Isu perang dingin ekonomi mencuat karena invasi Rusia atas Ukraina. Eropa dan Amerika Serikat (AS) mendukung Ukraina. China mendukung Rusia, tidak dalam konteks mendukung invasi, tetapi dengan pernyataan hubungan kedua negara sekeras batu karang, apa pun yang terjadi dengan Rusia. Perang ekonomi terjadi antara AS dan China, dengan asumsi diikuti negara pendukungnya.
Perang praktis akan memutus jaringan produksi yang kini melibatkan semua negara di dunia. China dikenal sebagai basis produksi yang dilakoni korporasi global, Rusia dikenal sebagai sumber energi yang dibutuhkan dunia. Dengan demikian, kemakmuran yang akan terganggu tidak akan dialami China dan Rusia saja, tetapi juga oleh AS dan Eropa.
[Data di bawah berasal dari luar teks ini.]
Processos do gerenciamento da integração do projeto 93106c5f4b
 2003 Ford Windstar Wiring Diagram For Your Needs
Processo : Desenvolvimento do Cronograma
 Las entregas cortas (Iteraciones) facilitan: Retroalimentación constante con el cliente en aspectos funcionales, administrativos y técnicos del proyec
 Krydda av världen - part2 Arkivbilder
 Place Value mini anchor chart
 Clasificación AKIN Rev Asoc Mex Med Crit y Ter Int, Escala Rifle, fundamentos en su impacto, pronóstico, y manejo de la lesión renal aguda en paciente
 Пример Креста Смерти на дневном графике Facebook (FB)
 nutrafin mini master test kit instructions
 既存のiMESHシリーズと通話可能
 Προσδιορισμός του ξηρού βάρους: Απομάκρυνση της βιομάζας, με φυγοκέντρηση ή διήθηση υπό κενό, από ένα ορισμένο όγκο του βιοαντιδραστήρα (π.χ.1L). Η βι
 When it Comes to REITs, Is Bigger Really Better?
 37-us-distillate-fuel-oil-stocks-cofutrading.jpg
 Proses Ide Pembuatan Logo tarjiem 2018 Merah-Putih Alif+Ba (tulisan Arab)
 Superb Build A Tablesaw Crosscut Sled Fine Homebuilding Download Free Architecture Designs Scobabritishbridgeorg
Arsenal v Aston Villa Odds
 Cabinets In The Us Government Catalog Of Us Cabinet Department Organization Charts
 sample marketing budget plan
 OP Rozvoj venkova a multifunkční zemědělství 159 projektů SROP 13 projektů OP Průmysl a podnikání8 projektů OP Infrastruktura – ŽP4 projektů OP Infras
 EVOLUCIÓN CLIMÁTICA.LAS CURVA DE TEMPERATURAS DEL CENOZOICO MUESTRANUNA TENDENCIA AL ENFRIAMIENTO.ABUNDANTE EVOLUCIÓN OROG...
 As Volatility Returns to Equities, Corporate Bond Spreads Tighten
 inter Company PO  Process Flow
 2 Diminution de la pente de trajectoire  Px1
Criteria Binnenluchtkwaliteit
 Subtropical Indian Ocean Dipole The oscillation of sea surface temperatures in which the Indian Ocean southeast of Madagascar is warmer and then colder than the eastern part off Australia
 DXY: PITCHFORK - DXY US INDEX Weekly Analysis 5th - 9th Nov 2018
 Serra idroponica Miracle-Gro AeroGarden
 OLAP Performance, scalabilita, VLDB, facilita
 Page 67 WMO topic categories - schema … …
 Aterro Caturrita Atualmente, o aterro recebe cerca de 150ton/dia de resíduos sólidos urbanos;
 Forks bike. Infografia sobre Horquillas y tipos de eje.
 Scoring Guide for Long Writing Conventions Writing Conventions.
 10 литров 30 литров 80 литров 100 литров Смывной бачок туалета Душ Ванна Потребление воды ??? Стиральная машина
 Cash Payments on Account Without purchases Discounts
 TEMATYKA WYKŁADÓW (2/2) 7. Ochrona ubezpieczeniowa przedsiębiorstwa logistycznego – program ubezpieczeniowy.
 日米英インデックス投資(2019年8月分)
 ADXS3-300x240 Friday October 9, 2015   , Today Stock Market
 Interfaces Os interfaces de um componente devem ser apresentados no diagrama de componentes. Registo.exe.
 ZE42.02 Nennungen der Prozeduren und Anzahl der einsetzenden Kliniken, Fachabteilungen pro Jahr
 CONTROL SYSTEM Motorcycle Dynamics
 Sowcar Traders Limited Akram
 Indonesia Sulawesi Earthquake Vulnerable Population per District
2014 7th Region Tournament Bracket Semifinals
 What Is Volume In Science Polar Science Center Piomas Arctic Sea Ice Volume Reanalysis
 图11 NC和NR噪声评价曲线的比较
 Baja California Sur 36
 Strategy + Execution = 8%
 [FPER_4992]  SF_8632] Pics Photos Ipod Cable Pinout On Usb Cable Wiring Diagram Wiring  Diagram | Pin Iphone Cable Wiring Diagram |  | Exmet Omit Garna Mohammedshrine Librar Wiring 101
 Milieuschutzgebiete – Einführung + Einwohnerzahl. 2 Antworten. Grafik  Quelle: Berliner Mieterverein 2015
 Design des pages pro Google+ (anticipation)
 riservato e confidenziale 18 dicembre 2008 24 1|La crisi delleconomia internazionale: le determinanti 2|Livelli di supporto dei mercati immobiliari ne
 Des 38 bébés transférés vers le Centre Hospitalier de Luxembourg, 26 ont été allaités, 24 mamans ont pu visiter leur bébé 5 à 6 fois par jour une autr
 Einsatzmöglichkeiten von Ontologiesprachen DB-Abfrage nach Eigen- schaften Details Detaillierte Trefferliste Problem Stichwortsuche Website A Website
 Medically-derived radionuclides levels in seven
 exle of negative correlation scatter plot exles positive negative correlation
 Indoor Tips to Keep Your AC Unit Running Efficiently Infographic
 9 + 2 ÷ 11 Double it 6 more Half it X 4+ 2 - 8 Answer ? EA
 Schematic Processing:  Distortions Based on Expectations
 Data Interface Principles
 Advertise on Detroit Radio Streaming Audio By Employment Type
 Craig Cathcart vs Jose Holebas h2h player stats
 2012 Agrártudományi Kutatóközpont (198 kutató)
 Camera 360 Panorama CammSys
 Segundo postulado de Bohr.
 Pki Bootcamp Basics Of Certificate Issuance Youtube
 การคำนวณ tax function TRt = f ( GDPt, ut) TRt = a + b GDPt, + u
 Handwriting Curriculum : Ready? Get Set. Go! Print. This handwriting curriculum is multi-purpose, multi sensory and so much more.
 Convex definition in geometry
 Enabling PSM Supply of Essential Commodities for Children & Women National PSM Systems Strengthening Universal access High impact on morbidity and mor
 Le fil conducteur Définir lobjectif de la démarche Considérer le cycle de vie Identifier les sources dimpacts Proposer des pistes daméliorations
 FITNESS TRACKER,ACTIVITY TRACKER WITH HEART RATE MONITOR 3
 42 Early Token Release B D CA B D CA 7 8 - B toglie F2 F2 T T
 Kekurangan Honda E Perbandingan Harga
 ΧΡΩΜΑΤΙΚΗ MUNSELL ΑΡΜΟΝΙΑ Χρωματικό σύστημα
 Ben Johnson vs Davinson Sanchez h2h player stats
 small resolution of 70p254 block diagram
Perang tak akan menguntungkan siapa saja, tetapi malah merugikan dunia. Direktur Dana Moneter Internasional (IMF) Kristalina Georgieva, Kamis (11/3/2022), menyatakan, perkiraan pertumbuhan ekonomi dunia akan direvisi ke tingkat lebih rendah. Menteri Keuangan AS Janet Yellen menyatakan, krisis Ukraina berefek pada perekonomian global. Hingga Kenneth Rogoff, profesor ekonomi Harvard, di Harvard Gazette, 24 Februari lalu, mengatakan, ekonomi AS dan dunia terganggu lewat krisis bursa saham, kemelut pasar energi, inflasi memburuk, dan pengeluaran militer naik.
China dikenal sebagai basis produksi yang dilakoni korporasi global, Rusia dikenal sebagai sumber energi yang dibutuhkan dunia.
Sejarawan Universitas Yale menulis artikel di The Wall Street Journal berjudul ”The Economic Weapon’ Review: The Limits of Sanctions, From Abyssinia to Ukrain” pada 27 Januari 2022. Ia mengutip profesor sejarah dari Universitas Cornell, Nicholas Mulder, yang meneliti manfaat senjata ekonomi yang dipakai seusai Perang Dunia (PD) I.
Kesimpulannya, senjata ekonomi, meski menyengsarakan untuk sementara waktu, tidak mencegah kebangkitan Hitler dan invasi Jepang di Asia pada PD II. Jika tujuan senjata ekonomi adalah mematikan kekuatan sebuah negara, hal itu hanya ilusi.
Tidak ada pilihan, dunia harus belajar dari sejarah tentang perang. Dalam percakapannya dengan Jenderal Douglas MacArthur seusai PD II, diplomat AS George F Kennan meminta agar Jepang jangan ditindas tegas, cukup sekadar ditepuk di bahu agar bisa bangkit bersama AS.